Le Monstre de Florence : une série Netflix explore le mystère du célèbre tueur en série italien

Le Monstre de Florence : une série Netflix explore le mystère du célèbre tueur en série italien

23.10.2025 08:03
2 min de lecture
Culture / Société

Près de quarante ans après le dernier meurtre, l’affaire hante toujours l’Italie. Entre erreurs judiciaires, suspects à la pelle et fascination populaire, une nouvelle série ouvre le dossier d’un mystère national irrésolu.

Cinquante ans après les premiers meurtres – et près de quarante ans après le dernier – l’ombre du «Mostro di Firenze» n’a toujours pas quitté l’Italie. Huit couples exécutés entre 1968 et 1985, une enquête chaotique, des dizaines de suspects, des rumeurs de sectes sataniques et des médias excités par l’odeur du sang : le monstre de Florence est devenu bien plus qu’un tueur. Il est désormais un mythe national, rapporte TopTribune.

Cette légende reprend vie aujourd’hui sur les écrans avec Le Monstre de Florence, une minisérie en quatre épisodes réalisée par Stefano Sollima qui remonte les fils d’une enquête interminable pour mieux en montrer les impasses. Sollima promet un récit « sans parti pris », mais derrière cette promesse de neutralité, il dépeint un pays hanté par ses propres contradictions.

Chaque épisode s’attarde sur un homme tour à tour désigné comme le tueur par les enquêteurs : un ouvrier sarde, un frère violent, des amants jaloux, des marginaux de la campagne toscane. Tous ont connu la prison et les affres de la rumeur, parfois jusqu’à en mourir. À ce jour, malgré quatre condamnations prononcées, personne ne sait si le véritable assassin a un jour été identifié. La seule certitude : le même pistolet a servi pour tous les crimes.

Pour les Italiens, cette affaire est plus qu’un simple fait divers. Elle dit quelque chose de la société d’alors, d’une Italie des années 1970 en pleine mutation économique et culturelle, mais toujours traversée d’inégalités profondes. Comme le résume Sollima, « l’Italie des villes s’émancipait, mais la campagne restait patriarcale, figée dans un ordre ancien. » C’est dans cette fracture que surgirait le monstre, une figure mêlant à la fois l’archaïsme violent de l’Italie d’hier et la modernité mal digérée de celle de demain.

La faillite de l’État

Sur les forums spécialisés et les blogs, des passionnés dissèquent le dossier depuis des décennies, et la série alimente déjà de nouvelles théories. L’engouement pour l’affaire n’a d’ailleurs jamais vraiment faibli de l’autre côté des Alpes : on compte plus de cent vingt ouvrages consacrés au «Monstre», des thèses universitaires, des documentaires, des podcasts. Il ne s’agit pas seulement de true crime, mais d’une théologie nationale.

> Tâches à réaliser
- a) Comment se traduit en anglais cette phrase de l'article sur le Monstre de Florence : « La seule certitude : le même pistolet a servi pour tous les crimes. » ?
- b) Combien d'épisodes compte la minisérie de Stefano Sollima décrite dans l'article sur le Monstre de Florence ?
- c) Recopiez mot pour mot, dans l'article sur le Monstre de Florence, le passage allant de « Chaque épisode s’attarde » jusqu'à « tous les crimes. ».

> Données enregistrées
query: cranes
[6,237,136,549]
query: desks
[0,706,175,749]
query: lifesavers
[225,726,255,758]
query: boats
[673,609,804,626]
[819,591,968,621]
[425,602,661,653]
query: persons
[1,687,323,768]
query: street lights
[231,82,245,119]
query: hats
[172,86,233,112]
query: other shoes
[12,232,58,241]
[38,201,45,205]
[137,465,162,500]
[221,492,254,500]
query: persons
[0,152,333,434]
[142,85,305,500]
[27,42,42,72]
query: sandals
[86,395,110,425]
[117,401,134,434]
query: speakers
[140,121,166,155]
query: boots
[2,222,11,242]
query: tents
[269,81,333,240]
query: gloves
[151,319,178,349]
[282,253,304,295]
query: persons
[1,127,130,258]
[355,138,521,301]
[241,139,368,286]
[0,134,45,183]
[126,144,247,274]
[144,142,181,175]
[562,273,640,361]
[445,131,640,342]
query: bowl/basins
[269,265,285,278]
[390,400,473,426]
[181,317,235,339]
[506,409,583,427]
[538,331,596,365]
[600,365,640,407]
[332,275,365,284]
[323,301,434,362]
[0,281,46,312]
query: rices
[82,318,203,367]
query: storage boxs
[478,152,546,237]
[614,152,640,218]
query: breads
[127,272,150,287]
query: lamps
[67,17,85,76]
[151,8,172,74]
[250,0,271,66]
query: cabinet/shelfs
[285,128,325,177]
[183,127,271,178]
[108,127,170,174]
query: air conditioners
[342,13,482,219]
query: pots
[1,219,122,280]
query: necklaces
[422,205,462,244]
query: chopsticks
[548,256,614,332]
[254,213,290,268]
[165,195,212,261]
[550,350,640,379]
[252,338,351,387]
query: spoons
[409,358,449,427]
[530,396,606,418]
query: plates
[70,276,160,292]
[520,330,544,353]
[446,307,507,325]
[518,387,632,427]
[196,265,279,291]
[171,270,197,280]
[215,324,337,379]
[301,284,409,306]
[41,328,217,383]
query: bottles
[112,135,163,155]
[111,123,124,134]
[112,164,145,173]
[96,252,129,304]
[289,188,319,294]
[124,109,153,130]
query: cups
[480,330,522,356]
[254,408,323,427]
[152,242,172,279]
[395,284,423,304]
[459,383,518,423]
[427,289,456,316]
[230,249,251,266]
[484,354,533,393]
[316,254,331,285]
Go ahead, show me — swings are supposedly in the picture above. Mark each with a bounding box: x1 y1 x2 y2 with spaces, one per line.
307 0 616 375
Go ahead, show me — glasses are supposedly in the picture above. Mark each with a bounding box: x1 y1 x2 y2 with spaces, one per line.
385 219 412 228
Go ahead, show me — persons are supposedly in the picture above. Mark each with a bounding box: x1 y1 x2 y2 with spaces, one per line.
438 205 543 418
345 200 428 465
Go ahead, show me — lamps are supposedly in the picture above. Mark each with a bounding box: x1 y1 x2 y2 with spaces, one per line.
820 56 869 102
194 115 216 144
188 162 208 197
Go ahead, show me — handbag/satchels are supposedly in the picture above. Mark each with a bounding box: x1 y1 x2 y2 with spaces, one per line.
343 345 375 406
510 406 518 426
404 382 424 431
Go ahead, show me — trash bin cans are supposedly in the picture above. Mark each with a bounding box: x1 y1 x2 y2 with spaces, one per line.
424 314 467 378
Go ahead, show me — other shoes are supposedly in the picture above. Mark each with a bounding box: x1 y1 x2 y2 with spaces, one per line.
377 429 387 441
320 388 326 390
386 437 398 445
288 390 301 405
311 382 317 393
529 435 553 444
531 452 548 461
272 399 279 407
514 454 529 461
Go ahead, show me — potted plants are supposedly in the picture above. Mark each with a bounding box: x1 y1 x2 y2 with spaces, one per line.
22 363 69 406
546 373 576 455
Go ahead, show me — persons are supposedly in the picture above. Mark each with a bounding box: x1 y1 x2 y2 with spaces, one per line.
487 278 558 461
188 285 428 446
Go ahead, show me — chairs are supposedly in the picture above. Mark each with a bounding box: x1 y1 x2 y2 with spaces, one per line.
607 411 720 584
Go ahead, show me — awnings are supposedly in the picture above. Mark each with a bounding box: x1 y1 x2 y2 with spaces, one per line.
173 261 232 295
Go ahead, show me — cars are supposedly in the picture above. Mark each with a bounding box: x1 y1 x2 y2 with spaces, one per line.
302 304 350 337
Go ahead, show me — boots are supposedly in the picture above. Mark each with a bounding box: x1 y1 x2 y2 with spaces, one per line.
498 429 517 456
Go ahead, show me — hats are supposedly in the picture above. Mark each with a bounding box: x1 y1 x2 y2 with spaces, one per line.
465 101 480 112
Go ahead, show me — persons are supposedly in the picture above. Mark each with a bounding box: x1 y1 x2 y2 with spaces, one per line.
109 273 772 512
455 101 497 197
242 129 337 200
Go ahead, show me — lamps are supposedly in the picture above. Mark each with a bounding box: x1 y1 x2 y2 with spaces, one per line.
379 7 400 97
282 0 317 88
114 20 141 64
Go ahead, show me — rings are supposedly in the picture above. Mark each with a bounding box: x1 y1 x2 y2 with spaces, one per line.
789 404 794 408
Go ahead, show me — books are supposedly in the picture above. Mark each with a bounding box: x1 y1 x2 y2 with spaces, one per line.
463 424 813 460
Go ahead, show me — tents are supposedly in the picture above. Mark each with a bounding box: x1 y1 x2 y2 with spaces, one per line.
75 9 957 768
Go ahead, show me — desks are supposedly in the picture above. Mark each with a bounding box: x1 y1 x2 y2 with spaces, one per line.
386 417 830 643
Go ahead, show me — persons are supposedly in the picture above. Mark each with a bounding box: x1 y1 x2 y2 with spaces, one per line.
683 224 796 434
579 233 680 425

> Solutions ci-dessous
- a) The only certainty: the same pistol was used for all the crimes.

- b) Quatre épisodes.

- c)
Chaque épisode s’attarde sur un homme tour à tour désigné comme le tueur par les enquêteurs : un ouvrier sarde, un frère violent, des amants jaloux, des marginaux de la campagne toscane. Tous ont connu la prison et les affres de la rumeur, parfois jusqu’à en mourir. À ce jour, malgré quatre condamnations prononcées, personne ne sait si le véritable assassin a un jour été identifié. La seule certitude : le même pistolet a servi pour tous les crimes.